Born in Maglie (Italy), violinist, musicologist, and cultural historian Franco Sciannameo writes and lectures extensively on contemporary music and its relation to politics, cinema, and the arts. He has worked with several celebrated composers, including Giacinto Scelsi, Vieri Tosatti, Nino Rota, Franco Donatoni, Ennio Morricone, Franco Evangelisti, and Paul Chihara. Sciannameo is College of Fine Arts Distinguished Scholar & Teaching Professor of Music in the School of Music at Carnegie Mellon University in Pittsburgh, Pennsylvania.
This new monograph synthesizes and contextualises the details surrounding the life and work of Filippo (Phil) Trajetta (Venice, 1776 – Philadelphia, 1854), son of celebrated opera composer Tommaso Trajetta (often spelled Traetta). The volume has been designed to call the attention of musicologists and practitioners alike, to a neglected master who valiantly contributed to the development of music in America at a crucial junction in the Country’s history: the period between American post-Revolution years and the threshold of the Civil War. The amount of literature written about music in ante-bellum America is extensive and accurate; however, Trajetta’s name and activities barely receive a cursory mention. Phil Trajetta, patriot, musician, and immigrant deserves better. His literal and existential journey from political prisoner in Naples during the fall of the short-lived Neapolitan Republic to a free American citizen, speaks volumes about his status as one among the very few fully accredited professional European musicians to establish themselves on this side of the Atlantic. In America, Trajetta created, or was instrumental in creating, three important music schools: The American Conservatorios of Boston (1801), New York (1820), and Philadelphia (1828). The American Conservatorio of Philadelphia, which kept its doors opened for over 20 years, became Phil Trajetta’s ultimate ‘raison d’être’. There, as the leader of the Conservatorio’s orchestra and chorus which included students, friends, and professionals, Trajetta produced his major orchestral/choral compositions, and wrote fundamental pedagogical treatises.

· · ·

◆ WORK ORDER 1 ◆
Answer these from the passage on Phil Trajetta:
(a) Where was Franco Sciannameo born?
(b) Who was Filippo Trajetta's father?
(c) In what year was the American Conservatorio of New York created?
◆ WORK ORDER 2 ◆
Please retype the passage on Phil Trajetta word for word, starting with "Born in Maglie" and going on through "in Pittsburgh, Pennsylvania.".

◆ THE DATA ◆
· · ·

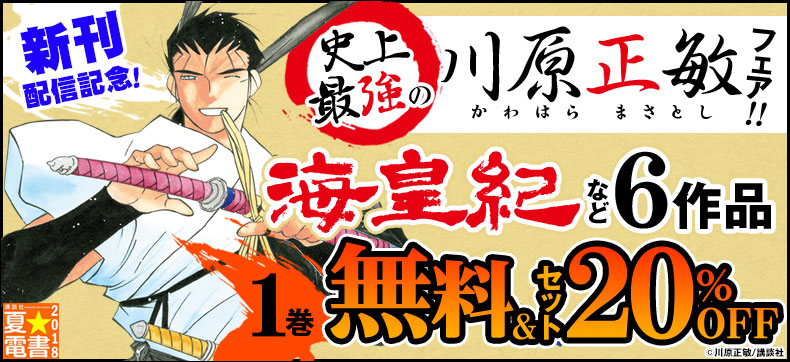 夏☆電書2018(青年・少年)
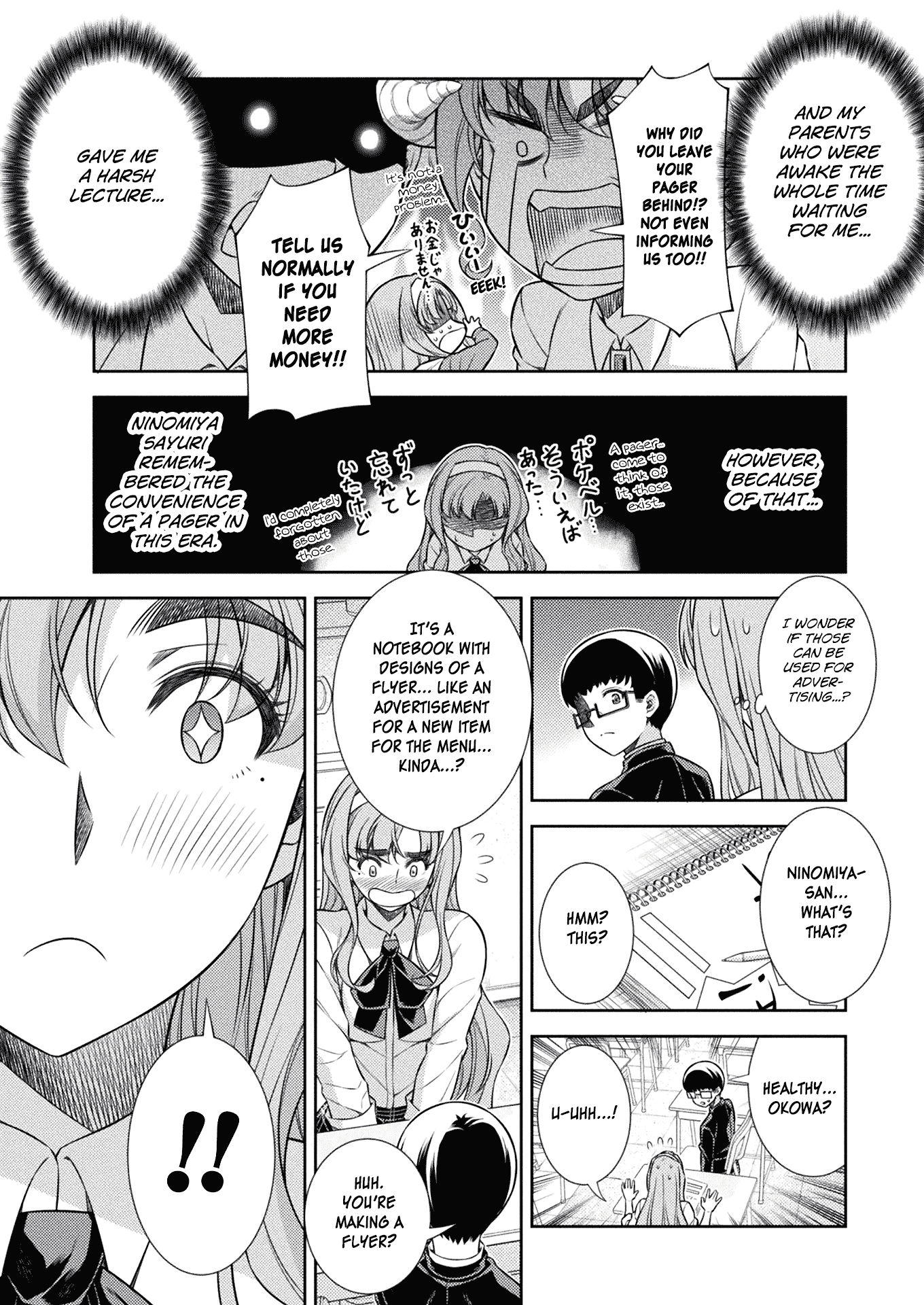 Read Silver Plan To Redo From Jk EN Manga Online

· · ·

◆ YOUR RESPONSE 1 ◆
(a) Maglie (Italy)
(b) Tommaso Trajetta (often spelled Traetta), a celebrated opera composer
(c) 1820

◆ YOUR RESPONSE 2 ◆
Born in Maglie (Italy), violinist, musicologist, and cultural historian Franco Sciannameo writes and lectures extensively on contemporary music and its relation to politics, cinema, and the arts. He has worked with several celebrated composers, including Giacinto Scelsi, Vieri Tosatti, Nino Rota, Franco Donatoni, Ennio Morricone, Franco Evangelisti, and Paul Chihara. Sciannameo is College of Fine Arts Distinguished Scholar & Teaching Professor of Music in the School of Music at Carnegie Mellon University in Pittsburgh, Pennsylvania.